Stood alone at the curved glass I want to record it all, but the changes are too many and the camera only captures a static view. It is the movement in this panorama that I want to record, but the light is too subtle, and changes too fast.

I have lived alone in Essex for two years, and I know that in secluded houses you become the architect of your own reality. Alone, I remember less of what I have done, experiences become less real. I send messages on group chats to family and friends, tweet photos of my office view, this sharing a way to solidify my experience. If only you are the witness to your days, the imagination can embellish in the telling, can correct bad behaviour, and can censor sadness and frustration.

My seclusion here becomes acute as gloom falls over the landscape on the first day. At home I can hear the neighbours above me, hear cars going past, but here I cannot see a soul. The wind is up and it taunts – whistling and rattling forcefully through every crack in every door and window frame like a trick-or-treater, jeering and whooping at the door. It scrapes along the curved sides of the cafe and the sea spray it brings with it has literally torn the paint away. Two ravens fly past the window in the eerie late afternoon, wings tucked and fighting across to the radar station on the next hill.

As the sun goes down in an ombre of blue and peach, the first night stretches ahead of me as a great lonely desert. I heat up my coffee for the third time and bring two of the soft striped pillows from my bunkbed into the room. Night is drawn like a curtain over the landscape, the first time I understand that cliché, the darkness creeping over from East to West. In the West the last dim glow feebly backlights the low clouds on the horizon, becoming scenery for a play in which a black cumulus bull drags a matador by its tail, speeding across the foreground in a tragi-comic scene.

The darkness is already deep and blue and depthless in the east, the sea horribly black against the sky. The huge expanse of window means I can be seen but cannot see out, and my mind conjures images of zombies crowded at the window; men with wild eyes crushed against the glass and rattling the door handles. I have watched too many films about the end of civilisation.

I do not remember being scared of the dark, but I find it in me now. Time spent in cities and towns under the yellow glow of streetlight and traffic has made this depth of nighttime foreign. My heart is in my throat and I can barely move for fear of being noticed by whatever my imagination has brought to life and is lurking on the cliffs. When all light is gone, the lighthouse beam sweeps across the silent hills and stewing seas, and the clouds faintly glow against a starless sky.
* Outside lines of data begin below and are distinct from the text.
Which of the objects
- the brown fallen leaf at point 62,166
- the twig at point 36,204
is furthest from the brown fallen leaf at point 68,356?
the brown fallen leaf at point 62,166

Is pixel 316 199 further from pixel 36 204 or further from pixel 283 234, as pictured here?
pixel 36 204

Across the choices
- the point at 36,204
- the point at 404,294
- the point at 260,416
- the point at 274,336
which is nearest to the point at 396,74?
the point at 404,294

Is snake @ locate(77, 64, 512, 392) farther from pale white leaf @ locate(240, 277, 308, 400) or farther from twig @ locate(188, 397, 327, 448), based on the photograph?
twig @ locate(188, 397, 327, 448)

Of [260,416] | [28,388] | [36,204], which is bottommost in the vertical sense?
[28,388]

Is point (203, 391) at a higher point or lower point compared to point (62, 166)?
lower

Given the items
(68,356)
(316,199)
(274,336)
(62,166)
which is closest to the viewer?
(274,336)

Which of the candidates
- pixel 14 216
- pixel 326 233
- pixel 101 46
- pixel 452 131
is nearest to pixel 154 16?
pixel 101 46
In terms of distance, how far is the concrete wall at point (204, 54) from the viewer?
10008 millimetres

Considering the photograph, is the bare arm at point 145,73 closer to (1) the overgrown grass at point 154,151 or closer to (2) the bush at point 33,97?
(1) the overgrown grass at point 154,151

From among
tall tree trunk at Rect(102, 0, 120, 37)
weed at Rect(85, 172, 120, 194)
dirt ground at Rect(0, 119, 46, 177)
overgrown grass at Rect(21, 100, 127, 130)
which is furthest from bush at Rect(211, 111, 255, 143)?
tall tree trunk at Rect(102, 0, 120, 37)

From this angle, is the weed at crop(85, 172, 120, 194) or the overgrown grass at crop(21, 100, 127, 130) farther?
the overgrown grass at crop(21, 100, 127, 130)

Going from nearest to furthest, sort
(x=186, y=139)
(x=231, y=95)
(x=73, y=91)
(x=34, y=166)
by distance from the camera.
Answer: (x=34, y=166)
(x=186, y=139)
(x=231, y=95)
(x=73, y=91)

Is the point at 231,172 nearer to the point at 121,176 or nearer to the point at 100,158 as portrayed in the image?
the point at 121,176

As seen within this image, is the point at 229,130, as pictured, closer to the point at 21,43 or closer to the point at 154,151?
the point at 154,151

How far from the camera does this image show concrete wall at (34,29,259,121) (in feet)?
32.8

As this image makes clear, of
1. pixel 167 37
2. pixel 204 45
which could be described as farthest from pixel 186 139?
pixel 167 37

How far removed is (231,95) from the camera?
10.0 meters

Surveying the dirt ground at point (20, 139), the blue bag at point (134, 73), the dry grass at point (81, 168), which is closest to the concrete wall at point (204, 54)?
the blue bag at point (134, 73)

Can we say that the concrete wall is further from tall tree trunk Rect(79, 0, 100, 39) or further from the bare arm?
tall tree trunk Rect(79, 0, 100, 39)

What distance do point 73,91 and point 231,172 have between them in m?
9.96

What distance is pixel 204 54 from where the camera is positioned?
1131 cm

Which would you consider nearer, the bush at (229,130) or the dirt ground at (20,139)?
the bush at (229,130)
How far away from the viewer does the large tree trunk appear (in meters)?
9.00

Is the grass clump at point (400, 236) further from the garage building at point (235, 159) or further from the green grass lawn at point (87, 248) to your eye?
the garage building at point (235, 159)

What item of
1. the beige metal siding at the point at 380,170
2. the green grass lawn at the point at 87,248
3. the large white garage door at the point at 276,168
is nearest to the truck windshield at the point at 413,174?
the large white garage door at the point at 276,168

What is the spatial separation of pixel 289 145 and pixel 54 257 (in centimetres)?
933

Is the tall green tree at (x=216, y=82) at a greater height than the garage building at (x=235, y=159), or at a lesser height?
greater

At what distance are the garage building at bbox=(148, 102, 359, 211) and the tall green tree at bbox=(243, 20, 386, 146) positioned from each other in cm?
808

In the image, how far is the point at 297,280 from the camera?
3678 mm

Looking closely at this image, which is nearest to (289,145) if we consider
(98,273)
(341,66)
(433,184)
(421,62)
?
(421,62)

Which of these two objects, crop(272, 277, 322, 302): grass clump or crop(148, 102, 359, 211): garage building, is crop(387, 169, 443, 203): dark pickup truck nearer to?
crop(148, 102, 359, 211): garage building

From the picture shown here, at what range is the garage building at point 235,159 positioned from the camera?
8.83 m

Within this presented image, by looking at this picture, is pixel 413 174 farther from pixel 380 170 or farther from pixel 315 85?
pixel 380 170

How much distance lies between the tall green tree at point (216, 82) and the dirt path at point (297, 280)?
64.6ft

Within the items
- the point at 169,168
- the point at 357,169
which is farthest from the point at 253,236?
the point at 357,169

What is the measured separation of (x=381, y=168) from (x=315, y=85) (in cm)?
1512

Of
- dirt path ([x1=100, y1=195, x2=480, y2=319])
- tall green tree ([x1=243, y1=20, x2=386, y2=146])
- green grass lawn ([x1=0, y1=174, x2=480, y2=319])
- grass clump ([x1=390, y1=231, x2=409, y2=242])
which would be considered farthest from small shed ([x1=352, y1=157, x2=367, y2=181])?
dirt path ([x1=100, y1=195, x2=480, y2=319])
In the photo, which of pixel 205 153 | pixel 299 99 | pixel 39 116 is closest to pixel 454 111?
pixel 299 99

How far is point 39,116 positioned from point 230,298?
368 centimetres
I do not go outside.

***

I get up in the morning to find my aloneness was an illusion. There are people staying at the holiday let in the old keeper’s accommodation across the way, someone walks a border collie, and a few hours later a whole coach unloads at the car park at the bottom of the hill, a crowd in bright waterproofs traipsing up the hill to look at the view and wave to me through the window. I mock myself for being such a scaredy cat.

By day three the wind has disappeared, checking out like a guest leaving a hotel. There is a stillness in its place and the building is quiet. The surface of the sea is softly crinkled and with no wind I can hear the roaring of the water, boisterous and rushing around the black rocks below.

In the mornings my days stretch out in 15 shapeless hours until I pull myself together and impose some self-discipline, formulating a plan out loud while making breakfast. I construct false markers, imagine tasks, but by the end of a day I have gone off plan, muddled by half finished texts and the welcome but unproductive distractions of a Wi-Fi connection. I worry that I am not making the best of this place. A large stack of pages is waiting to be edited, but I am busy staring at the sea and sky.